[EXERCISE PROMPT] List every line in the data below that contains the string "green".

[MATERIAL SUPPLIED]

§

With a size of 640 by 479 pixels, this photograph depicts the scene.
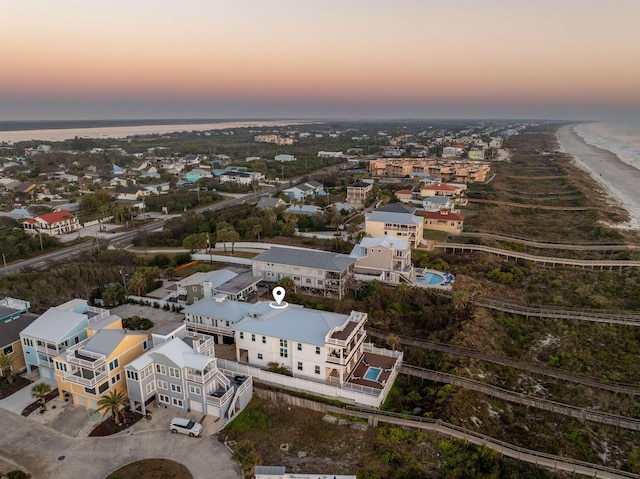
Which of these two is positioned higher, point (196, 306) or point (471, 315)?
point (196, 306)

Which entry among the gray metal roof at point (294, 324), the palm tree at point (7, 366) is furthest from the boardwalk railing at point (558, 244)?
the palm tree at point (7, 366)

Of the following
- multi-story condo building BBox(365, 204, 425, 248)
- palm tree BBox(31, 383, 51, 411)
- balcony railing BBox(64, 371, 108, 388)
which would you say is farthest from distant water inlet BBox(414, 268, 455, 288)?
palm tree BBox(31, 383, 51, 411)

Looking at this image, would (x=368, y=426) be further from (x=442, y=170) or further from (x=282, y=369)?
(x=442, y=170)

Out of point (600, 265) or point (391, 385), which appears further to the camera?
point (600, 265)

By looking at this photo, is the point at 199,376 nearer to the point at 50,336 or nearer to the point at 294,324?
the point at 294,324

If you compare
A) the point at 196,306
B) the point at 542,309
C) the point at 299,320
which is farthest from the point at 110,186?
the point at 542,309
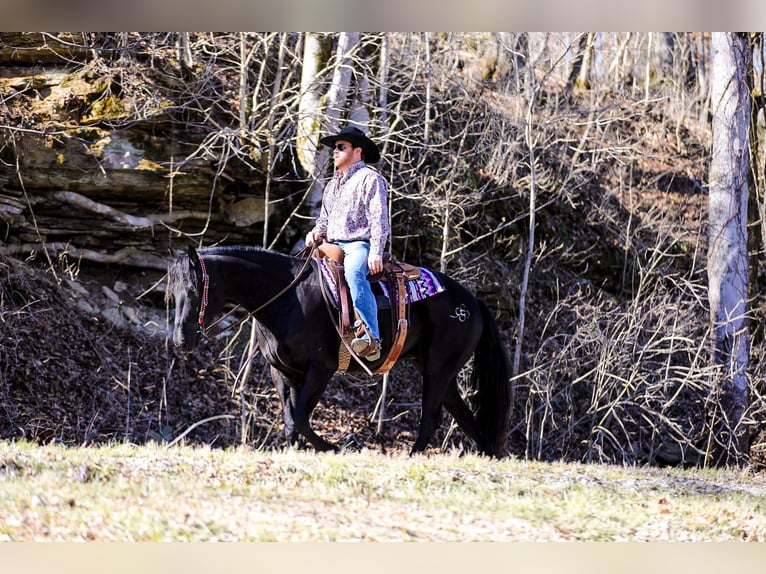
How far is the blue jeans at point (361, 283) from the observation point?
8156mm

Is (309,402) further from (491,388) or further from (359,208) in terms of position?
(491,388)

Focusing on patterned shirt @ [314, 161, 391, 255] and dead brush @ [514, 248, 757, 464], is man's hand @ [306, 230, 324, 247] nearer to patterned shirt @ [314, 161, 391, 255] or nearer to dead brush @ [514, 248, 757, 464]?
patterned shirt @ [314, 161, 391, 255]

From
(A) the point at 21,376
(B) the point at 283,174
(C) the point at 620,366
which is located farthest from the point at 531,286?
(A) the point at 21,376

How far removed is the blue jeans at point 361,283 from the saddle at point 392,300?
8 cm

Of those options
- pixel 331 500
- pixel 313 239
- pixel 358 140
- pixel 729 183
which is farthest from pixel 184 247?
pixel 729 183

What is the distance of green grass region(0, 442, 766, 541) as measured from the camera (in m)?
5.96

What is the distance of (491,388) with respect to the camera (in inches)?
363

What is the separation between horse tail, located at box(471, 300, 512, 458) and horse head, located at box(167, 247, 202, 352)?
302cm

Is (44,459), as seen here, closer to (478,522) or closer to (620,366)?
(478,522)

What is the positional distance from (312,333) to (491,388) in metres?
A: 2.11

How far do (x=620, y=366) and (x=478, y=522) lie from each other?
7700 millimetres

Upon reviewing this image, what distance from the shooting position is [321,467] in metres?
7.29

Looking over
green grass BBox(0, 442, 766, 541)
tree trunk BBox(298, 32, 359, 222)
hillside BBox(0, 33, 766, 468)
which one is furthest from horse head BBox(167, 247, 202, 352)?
tree trunk BBox(298, 32, 359, 222)

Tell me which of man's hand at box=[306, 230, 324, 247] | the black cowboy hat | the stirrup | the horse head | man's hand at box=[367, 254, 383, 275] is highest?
the black cowboy hat
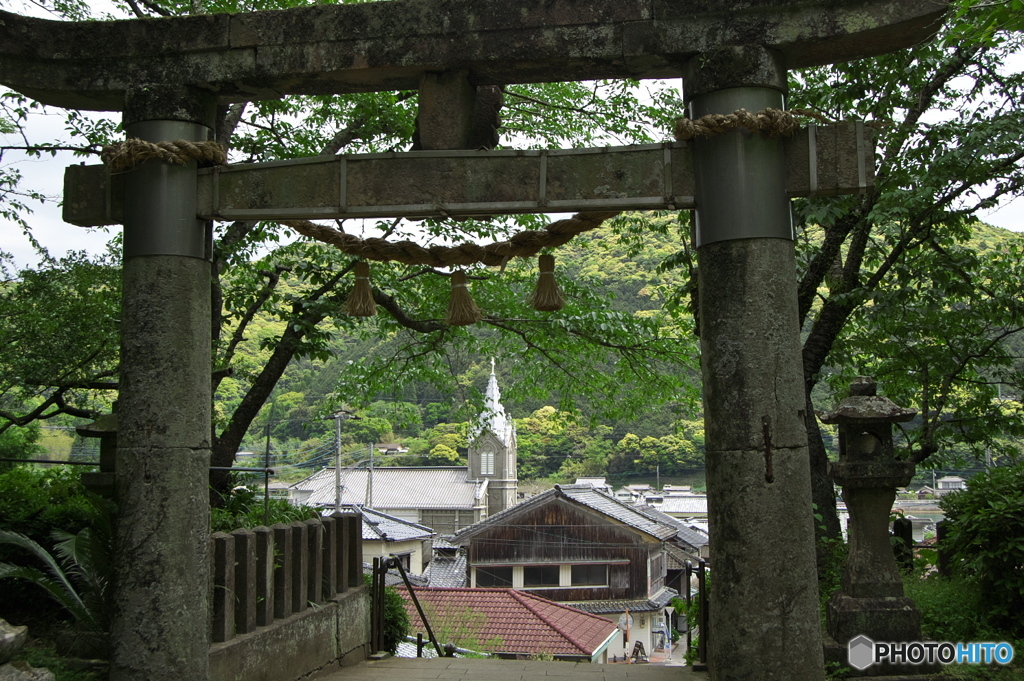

§

[ANSWER TO THIS PROBLEM]
What is the distance of green grass region(0, 442, 766, 541) as measured from the camera (in m)?
green grass BBox(0, 442, 766, 541)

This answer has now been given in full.